-- Start Quoted text --

Power of Attorney Act, 2011, Parts 2

(British Columbia)

Duties of attorney

19  (1) An attorney must

(a) act honestly and in good faith,

(b) exercise the care, diligence and skill of a reasonably prudent person,

(c) act within the authority given in the enduring power of attorney and under any enactment, and

(d) keep prescribed records and produce the prescribed records for inspection and copying at the request of the adult.

(2) When managing and making decisions about the adult’s financial affairs, an attorney must act in the adult’s best interests, taking into account the adult’s current wishes, known beliefs and values, and any directions to the attorney set out in the enduring power of attorney.

(3) An attorney must do all of the following:

(a) to the extent reasonable, give priority when managing the adult’s financial affairs to meeting the personal care and health care needs of the adult;

(b) unless the enduring power of attorney states otherwise, invest the adult’s property only in accordance with the Trustee Act;

(c) to the extent reasonable, foster the independence of the adult and encourage the adult’s involvement in any decision-making that affects the adult;

(d) not dispose of property that the attorney knows is subject to a specific testamentary gift in the adult’s will, except if the disposition is necessary to comply with the attorney’s duties;

(e) to the extent reasonable, keep the adult’s personal effects at the disposal of the adult.

(4) An attorney must keep the adult’s property separate from his or her own property.

(5) Unless the enduring power of attorney states otherwise, subsection (4) does not apply to property that

(a) is jointly owned by the adult and the attorney as joint tenants or otherwise, or

(b) has been substituted for, or derived from, property described in paragraph (a).

Attorney’s powers

20  (1) An attorney may make a gift or loan, or charitable gift, from the adult’s property if the enduring power of attorney permits the attorney to do so or if

(a) the adult will have sufficient property remaining to meet the personal care and health care needs of the adult and the adult’s dependants, and to satisfy the adult’s other legal obligations, if any,

(b) the adult, when capable, made gifts or loans, or charitable gifts, of that nature, and

(c) the total value of all gifts, loans and charitable gifts in a year is equal to or less than a prescribed value.

(2) An attorney may receive a gift or loan under subsection (1) if the enduring power of attorney permits.

(3) Permissions under subsections (1) and (2)

(a) must be express, and

(b) may be in relation to a specific gift or loan, or charitable gift, or to gifts or loans, or charitable gifts, generally.

-- End Quoted text --
-- Start Given records --

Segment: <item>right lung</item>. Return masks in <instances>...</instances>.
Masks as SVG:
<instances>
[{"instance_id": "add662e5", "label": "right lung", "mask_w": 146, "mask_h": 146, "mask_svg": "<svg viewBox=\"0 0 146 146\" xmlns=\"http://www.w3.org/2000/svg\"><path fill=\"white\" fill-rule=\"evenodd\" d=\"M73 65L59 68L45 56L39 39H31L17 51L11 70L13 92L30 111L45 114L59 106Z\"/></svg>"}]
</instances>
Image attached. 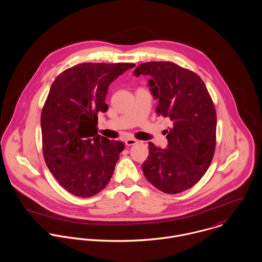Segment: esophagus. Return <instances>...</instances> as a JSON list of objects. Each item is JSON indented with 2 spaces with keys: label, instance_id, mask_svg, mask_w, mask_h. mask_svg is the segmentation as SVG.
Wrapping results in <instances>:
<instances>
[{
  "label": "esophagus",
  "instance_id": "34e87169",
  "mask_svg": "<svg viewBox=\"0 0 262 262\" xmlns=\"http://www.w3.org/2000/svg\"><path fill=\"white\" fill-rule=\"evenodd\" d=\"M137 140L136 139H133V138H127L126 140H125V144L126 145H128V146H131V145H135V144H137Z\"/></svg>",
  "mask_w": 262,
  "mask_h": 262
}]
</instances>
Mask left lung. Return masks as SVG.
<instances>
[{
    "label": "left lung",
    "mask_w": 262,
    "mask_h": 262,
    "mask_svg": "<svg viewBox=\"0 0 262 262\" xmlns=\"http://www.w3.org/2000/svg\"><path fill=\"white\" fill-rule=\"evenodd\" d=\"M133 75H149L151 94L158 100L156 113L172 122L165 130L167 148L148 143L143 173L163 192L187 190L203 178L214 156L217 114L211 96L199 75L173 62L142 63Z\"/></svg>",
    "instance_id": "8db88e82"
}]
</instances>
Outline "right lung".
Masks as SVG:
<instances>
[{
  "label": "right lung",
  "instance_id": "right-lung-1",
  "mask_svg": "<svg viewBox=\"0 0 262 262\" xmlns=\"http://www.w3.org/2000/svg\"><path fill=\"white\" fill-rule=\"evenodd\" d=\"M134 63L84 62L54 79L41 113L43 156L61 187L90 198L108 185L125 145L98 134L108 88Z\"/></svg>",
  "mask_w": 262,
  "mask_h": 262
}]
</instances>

-- End Given records --
-- Start Given records --

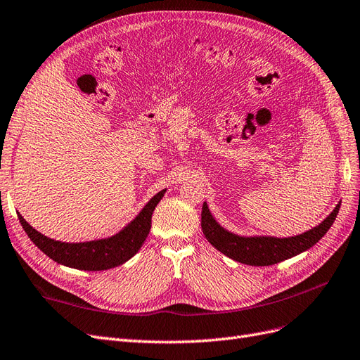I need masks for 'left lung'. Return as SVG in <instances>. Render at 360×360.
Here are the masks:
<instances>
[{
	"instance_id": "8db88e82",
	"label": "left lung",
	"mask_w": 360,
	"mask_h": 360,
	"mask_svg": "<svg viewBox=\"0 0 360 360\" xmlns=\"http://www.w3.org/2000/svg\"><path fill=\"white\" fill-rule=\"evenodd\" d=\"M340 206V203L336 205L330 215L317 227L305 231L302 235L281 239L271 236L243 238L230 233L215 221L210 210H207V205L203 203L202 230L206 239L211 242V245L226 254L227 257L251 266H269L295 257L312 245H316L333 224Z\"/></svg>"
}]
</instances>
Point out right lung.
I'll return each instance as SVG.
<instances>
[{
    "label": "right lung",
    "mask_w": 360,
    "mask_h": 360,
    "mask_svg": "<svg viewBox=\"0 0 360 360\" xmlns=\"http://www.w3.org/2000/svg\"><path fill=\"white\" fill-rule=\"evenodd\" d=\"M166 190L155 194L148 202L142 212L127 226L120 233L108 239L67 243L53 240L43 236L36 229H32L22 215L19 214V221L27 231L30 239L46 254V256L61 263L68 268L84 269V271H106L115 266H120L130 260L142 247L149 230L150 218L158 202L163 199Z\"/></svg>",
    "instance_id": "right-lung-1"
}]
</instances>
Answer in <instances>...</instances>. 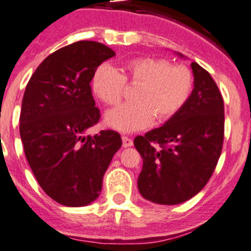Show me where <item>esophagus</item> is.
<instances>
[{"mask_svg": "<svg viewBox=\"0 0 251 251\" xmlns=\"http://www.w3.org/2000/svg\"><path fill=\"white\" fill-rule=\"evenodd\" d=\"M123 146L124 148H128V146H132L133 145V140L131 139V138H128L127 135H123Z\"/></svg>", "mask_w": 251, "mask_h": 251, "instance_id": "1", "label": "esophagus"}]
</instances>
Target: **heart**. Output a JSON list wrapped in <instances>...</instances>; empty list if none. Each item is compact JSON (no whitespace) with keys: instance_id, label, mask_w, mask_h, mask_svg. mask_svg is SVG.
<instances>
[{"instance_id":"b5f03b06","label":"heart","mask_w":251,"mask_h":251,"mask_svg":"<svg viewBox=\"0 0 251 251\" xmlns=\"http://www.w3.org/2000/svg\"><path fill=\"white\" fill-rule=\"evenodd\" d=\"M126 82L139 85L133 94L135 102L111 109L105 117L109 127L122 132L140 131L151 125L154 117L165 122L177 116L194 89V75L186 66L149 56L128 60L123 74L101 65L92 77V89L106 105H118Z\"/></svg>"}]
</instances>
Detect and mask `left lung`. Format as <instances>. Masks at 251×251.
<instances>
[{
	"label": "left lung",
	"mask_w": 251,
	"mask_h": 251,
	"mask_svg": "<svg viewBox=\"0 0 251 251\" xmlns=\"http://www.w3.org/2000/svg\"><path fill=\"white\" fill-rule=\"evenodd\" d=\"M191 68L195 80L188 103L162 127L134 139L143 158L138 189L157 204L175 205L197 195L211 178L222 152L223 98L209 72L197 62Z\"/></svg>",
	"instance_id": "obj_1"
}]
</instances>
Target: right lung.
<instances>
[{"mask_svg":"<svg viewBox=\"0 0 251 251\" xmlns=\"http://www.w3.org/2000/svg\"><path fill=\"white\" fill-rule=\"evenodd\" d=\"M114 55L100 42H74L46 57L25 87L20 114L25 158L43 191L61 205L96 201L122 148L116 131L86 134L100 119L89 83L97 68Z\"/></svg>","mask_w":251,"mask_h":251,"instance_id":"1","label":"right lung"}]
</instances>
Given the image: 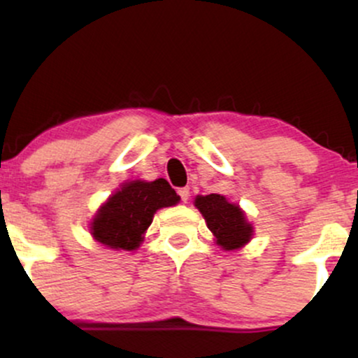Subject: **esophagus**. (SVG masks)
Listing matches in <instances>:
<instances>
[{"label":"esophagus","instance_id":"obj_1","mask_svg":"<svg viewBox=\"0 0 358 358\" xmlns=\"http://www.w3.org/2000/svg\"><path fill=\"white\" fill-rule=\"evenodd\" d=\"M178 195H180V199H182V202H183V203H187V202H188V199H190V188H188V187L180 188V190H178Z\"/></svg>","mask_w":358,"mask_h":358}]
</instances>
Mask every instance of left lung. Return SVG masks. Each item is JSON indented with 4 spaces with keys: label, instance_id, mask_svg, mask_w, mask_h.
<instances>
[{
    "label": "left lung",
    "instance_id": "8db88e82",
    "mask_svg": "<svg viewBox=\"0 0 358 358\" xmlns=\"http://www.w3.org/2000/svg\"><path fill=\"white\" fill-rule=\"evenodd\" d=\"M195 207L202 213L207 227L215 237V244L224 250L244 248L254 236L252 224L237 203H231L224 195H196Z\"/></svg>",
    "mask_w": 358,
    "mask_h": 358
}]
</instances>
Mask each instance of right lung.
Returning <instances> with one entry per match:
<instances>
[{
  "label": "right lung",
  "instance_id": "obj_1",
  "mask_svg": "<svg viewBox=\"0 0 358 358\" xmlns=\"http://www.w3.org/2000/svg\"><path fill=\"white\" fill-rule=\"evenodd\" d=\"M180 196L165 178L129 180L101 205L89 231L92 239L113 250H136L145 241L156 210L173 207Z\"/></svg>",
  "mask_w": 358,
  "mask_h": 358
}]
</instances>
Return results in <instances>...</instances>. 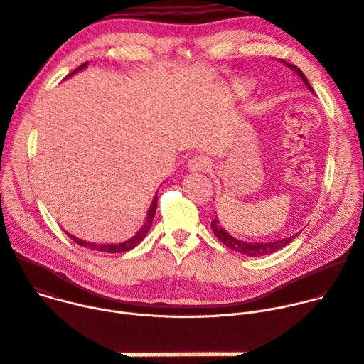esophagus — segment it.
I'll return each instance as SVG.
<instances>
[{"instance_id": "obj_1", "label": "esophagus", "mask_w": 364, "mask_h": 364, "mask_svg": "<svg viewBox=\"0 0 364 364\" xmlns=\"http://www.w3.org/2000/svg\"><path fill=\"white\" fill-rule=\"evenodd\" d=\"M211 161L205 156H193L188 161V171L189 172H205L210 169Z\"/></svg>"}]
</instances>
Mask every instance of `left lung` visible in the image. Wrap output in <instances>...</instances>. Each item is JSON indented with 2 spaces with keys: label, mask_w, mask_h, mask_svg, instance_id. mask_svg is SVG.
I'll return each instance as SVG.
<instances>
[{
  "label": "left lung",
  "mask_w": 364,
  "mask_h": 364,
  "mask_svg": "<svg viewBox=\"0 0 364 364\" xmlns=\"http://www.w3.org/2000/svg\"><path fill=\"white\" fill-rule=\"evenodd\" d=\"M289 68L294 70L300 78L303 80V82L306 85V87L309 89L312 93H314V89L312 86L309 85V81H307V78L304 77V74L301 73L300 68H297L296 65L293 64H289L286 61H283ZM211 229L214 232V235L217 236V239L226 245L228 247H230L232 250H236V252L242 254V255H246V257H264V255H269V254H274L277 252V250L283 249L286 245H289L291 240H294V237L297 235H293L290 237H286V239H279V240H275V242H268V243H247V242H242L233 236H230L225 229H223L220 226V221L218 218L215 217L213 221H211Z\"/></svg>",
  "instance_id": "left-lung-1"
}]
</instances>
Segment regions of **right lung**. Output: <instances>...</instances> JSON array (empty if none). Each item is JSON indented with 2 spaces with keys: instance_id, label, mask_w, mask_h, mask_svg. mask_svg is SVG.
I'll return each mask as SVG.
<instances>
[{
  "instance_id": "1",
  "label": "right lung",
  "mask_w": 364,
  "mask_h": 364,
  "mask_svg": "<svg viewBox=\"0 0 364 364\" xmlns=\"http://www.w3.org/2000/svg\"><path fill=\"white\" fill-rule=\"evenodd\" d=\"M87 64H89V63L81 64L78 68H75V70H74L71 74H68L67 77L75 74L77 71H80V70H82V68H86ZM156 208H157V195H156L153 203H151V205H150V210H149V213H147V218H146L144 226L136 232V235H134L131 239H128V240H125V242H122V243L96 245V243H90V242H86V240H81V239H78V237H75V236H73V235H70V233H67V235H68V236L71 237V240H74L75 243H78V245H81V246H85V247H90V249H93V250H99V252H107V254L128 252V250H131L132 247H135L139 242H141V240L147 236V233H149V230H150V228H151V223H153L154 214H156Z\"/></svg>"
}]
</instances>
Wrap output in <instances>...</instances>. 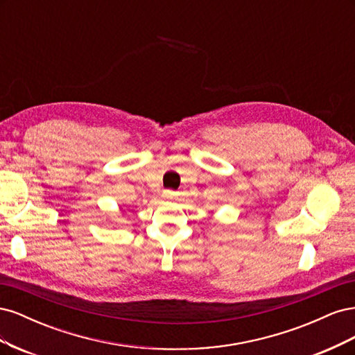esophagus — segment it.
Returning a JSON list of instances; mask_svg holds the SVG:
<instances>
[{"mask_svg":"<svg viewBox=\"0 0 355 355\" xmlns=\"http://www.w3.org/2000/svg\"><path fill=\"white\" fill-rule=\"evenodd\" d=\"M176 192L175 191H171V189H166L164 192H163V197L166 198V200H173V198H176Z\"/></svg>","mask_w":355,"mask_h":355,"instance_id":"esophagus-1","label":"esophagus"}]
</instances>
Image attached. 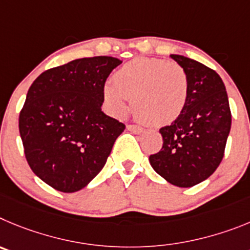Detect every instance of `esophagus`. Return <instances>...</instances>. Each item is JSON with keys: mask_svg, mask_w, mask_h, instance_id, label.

-- End Given records --
-- Start Given records --

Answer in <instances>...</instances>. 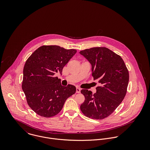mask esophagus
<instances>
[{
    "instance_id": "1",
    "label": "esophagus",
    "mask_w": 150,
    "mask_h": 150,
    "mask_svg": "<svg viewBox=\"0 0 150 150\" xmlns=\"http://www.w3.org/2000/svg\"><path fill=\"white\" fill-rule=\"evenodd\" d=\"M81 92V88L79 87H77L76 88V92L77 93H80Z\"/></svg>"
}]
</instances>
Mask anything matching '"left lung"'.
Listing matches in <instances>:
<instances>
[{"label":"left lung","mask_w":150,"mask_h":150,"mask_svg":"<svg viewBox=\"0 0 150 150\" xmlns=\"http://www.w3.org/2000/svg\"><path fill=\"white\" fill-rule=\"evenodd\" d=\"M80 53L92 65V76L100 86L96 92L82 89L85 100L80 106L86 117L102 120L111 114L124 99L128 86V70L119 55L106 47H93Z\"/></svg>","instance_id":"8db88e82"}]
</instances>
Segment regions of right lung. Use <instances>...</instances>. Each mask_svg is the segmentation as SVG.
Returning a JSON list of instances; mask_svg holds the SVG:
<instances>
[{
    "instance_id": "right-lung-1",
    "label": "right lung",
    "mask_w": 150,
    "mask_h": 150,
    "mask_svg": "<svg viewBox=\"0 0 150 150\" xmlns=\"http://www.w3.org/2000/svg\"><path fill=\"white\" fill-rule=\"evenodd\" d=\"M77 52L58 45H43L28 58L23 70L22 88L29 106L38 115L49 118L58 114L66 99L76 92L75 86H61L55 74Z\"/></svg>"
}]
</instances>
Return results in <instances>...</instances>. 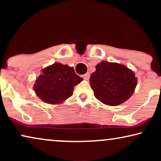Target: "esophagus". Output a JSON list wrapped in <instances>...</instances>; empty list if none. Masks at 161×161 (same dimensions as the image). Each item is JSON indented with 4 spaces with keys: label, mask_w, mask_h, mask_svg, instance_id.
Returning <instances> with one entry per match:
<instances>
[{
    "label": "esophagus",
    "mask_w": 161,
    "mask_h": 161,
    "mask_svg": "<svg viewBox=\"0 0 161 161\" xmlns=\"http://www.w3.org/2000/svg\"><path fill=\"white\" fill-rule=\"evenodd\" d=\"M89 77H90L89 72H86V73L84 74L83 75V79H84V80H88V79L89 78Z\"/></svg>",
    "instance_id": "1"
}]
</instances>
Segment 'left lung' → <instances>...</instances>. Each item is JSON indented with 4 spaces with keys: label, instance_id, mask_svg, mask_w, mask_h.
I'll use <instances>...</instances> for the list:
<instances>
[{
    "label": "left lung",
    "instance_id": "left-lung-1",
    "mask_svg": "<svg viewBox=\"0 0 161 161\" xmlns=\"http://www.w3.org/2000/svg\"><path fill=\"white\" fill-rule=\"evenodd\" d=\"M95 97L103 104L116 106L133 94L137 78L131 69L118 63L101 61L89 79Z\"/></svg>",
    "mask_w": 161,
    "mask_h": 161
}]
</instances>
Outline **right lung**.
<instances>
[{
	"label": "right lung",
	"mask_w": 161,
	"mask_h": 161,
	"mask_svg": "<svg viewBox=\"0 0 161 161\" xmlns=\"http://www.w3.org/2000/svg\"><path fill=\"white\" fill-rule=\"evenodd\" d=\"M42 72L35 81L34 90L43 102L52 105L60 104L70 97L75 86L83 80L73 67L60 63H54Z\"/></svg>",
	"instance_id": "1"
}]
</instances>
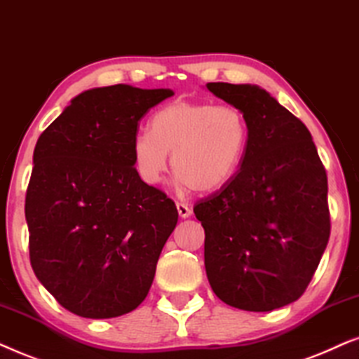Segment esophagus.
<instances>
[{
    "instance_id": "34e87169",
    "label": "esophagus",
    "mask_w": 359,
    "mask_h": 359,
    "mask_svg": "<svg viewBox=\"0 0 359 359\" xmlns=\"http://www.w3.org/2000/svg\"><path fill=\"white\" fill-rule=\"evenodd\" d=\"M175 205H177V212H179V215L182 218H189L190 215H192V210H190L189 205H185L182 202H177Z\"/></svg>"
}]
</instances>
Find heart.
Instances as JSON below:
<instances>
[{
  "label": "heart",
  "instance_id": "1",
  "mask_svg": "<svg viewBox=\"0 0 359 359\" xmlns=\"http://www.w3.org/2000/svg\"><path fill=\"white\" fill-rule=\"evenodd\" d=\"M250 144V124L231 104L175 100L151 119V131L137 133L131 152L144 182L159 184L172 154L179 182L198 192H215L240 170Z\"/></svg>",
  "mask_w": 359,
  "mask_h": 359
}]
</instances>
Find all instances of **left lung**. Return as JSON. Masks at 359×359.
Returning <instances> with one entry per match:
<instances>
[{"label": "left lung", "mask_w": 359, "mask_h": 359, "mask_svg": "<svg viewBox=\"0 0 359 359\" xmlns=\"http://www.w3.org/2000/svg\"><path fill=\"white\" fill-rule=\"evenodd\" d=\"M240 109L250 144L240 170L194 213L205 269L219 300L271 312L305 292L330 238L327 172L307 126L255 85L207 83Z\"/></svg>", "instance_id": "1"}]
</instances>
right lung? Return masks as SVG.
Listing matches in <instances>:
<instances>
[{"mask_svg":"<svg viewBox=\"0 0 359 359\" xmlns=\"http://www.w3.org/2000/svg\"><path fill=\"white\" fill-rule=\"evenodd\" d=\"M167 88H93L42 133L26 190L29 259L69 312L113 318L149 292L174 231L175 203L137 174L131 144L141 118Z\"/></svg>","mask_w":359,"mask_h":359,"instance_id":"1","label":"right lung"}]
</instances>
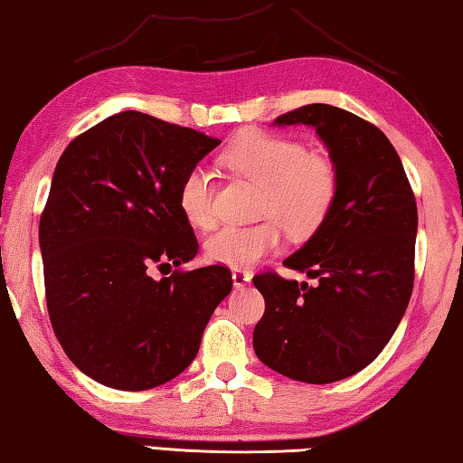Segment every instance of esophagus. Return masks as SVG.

-- End Given records --

Please shorten the paragraph of the Power of Attorney Act excerpt that begins "When managing and making decisions," and keep its main facts.

An attorney handling the adult's financial affairs must act in the adult's best interests. The attorney must consider the adult's current wishes, known beliefs and values, and any directions in the enduring power of attorney.